___ Text segment ___

Crow said the two months between her contacting Kreklow and her starting summer workouts with the team were fast-paced and stressful as she figured out where she would live and what her academics would be like.
Since coming to Columbia, though, Crow said she has not been homesick, even though she is at a new school with a new team.
“It’s been weird for me to come here and be completely lost in all aspects, but the best thing about coming here is that I have all these people here to help me along the way,” Crow said. “I think that’s why I’ve been so grounded since the first second I came here.”
As far as the actual volleyball goes, Crow is already making an impact on the court in a Missouri jersey. At the Tiger Invitational on Sept. 2-3, Crow led the team in kills (56), kills per set (4), aces (6) and points (63.5). Despite her efforts, the team collected their first two losses of the season.
Crow said the immediate bond on the team helped her on the court, even though she wasn’t anticipating a leadership role in the first place.
“Coming off of Ole Miss, I was in a strong leadership position and people looked towards me,” she said. “When I came to Mizzou, I just wanted to follow suit, to see how things were run and how they ran things and just do my job. It’s exciting to know that they are excited about me and the possibilities that can happen this season.”
Crow has emerged as a leader, filling the spot of last season’s lone senior Regan Peltier as outside hitter.
She also has experience in Division I volleyball; Ole Miss finished seventh in the SEC last year, and Crow has started for the Rebels since her freshman year.
“I think bringing in an outside hitter with two years of high and successful experience, it’s a gift,” Kreklow said. “If she can stay healthy, I anticipate her maintaining that impact player status for us.”
Kreklow said Crow is healthy, but the possibility of injury is always there, just as it is for any athlete.
“You know, at the end of the day, with everybody, you’re crossing your fingers and hoping that nothing weird happens,” he said. “The only thing you can really do is hope that nothing happens and just realize that sometimes it does but that’s just the way it goes and get past it.”
Although Missouri had heavily recruited Crow out of high school, she didn’t want to attend school in her home state. However, her perspective changed after the concussion.
“When she got out of high school, she wanted to go out-of-state because, you know, that whole ‘spread her wings’ kind of thing, get out of Missouri, all that stuff,” Melanie’s father Terry Crow said. “When she got hurt and we talked about her playing again, she said, ‘The only school I would go to would be Mizzou.’”
Melanie’s thoughts about what school she wanted to attend wasn’t the only thing that changed. She said that her perspective on the court changed as well.
The questions around her concussion seem to be endless, she said, and she’s not to the point where she thinks she is invincible. There always is a chance she could get hurt again. She doesn’t dwell on it, though, because she doesn’t want the fear of an injury to come between her and playing volleyball.
“I know that things happen at any point in time, and I’m just excited to be doing what I love and to be healthy doing what I love at this point in time,” Crow said. “I have a different perspective and I know I can go out there and work hard and I’m mentally and physically capable of doing that.”
Part of that new perspective comes from the new team and coaching staff. The team has weekly meetings with Dr. Scotta Morton, who emphasizes positive psychology with the players.
Crow said that was the biggest difference she noticed from Ole Miss to Missouri — the players have a more positive attitude than what she has seen before.
“The biggest thing I’ve learned is people really take what we learn in the meetings to their heart,” she said. “They don’t take days off, they hold everyone accountable, and they just have this fight inside of them that is really infectious and makes you want to work hard for other people.”

___ Material supplied ___

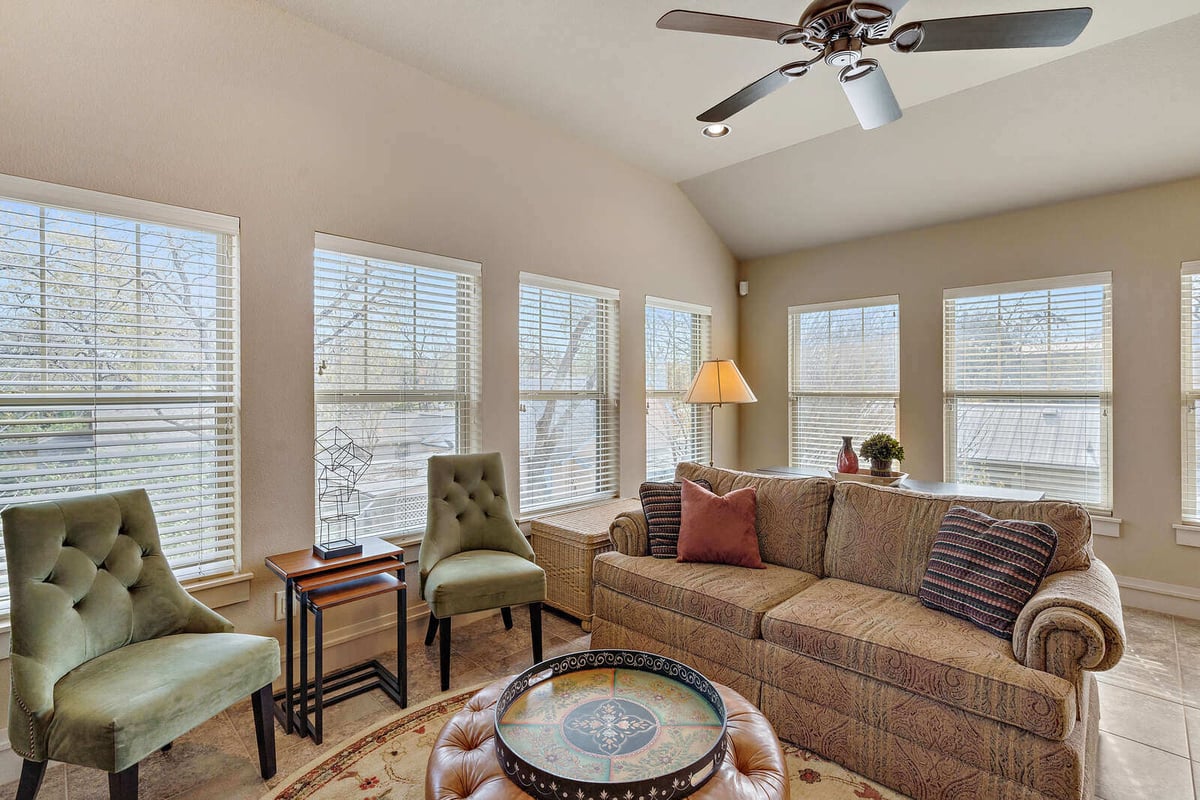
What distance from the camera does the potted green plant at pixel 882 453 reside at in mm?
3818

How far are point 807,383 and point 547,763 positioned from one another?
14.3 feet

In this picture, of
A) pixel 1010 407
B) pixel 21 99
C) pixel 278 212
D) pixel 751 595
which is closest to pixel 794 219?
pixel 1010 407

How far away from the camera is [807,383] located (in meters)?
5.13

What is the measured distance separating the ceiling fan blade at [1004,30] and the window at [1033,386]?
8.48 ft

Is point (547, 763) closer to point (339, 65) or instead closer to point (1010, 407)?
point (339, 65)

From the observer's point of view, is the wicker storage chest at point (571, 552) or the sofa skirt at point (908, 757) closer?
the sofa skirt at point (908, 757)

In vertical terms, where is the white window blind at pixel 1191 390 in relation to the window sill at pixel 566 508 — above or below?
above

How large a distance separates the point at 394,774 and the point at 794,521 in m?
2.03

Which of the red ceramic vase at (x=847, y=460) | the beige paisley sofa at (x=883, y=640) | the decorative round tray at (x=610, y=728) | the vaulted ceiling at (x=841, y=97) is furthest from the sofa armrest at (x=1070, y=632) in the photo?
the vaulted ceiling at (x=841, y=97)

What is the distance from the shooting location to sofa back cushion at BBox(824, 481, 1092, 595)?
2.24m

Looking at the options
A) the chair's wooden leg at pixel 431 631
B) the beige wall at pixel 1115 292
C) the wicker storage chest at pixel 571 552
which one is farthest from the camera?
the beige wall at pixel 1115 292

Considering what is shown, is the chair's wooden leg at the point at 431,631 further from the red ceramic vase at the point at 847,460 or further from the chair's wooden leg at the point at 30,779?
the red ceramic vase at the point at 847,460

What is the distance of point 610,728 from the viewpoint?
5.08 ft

___

__Tasks to perform__
a: Translate this sentence from the article about Melanie Crow into Spanish: "Crow has emerged as a leader, filling the spot of last season's lone senior Regan Peltier as outside hitter."
b: In the article about Melanie Crow, turn the paragraph beginning "The questions around her concussion" into a short bulleted list that keeps its main facts.

__Solutions below__
a: Crow se ha consolidado como líder y ocupa, como atacante exterior, el puesto de Regan Peltier, la única jugadora de último año de la temporada pasada.

b:
- Crow says the questions around her concussion seem endless.
- She does not see herself as invincible, and there is always a chance she could be hurt again.
- She does not dwell on it, because she does not want fear of injury to come between her and playing volleyball.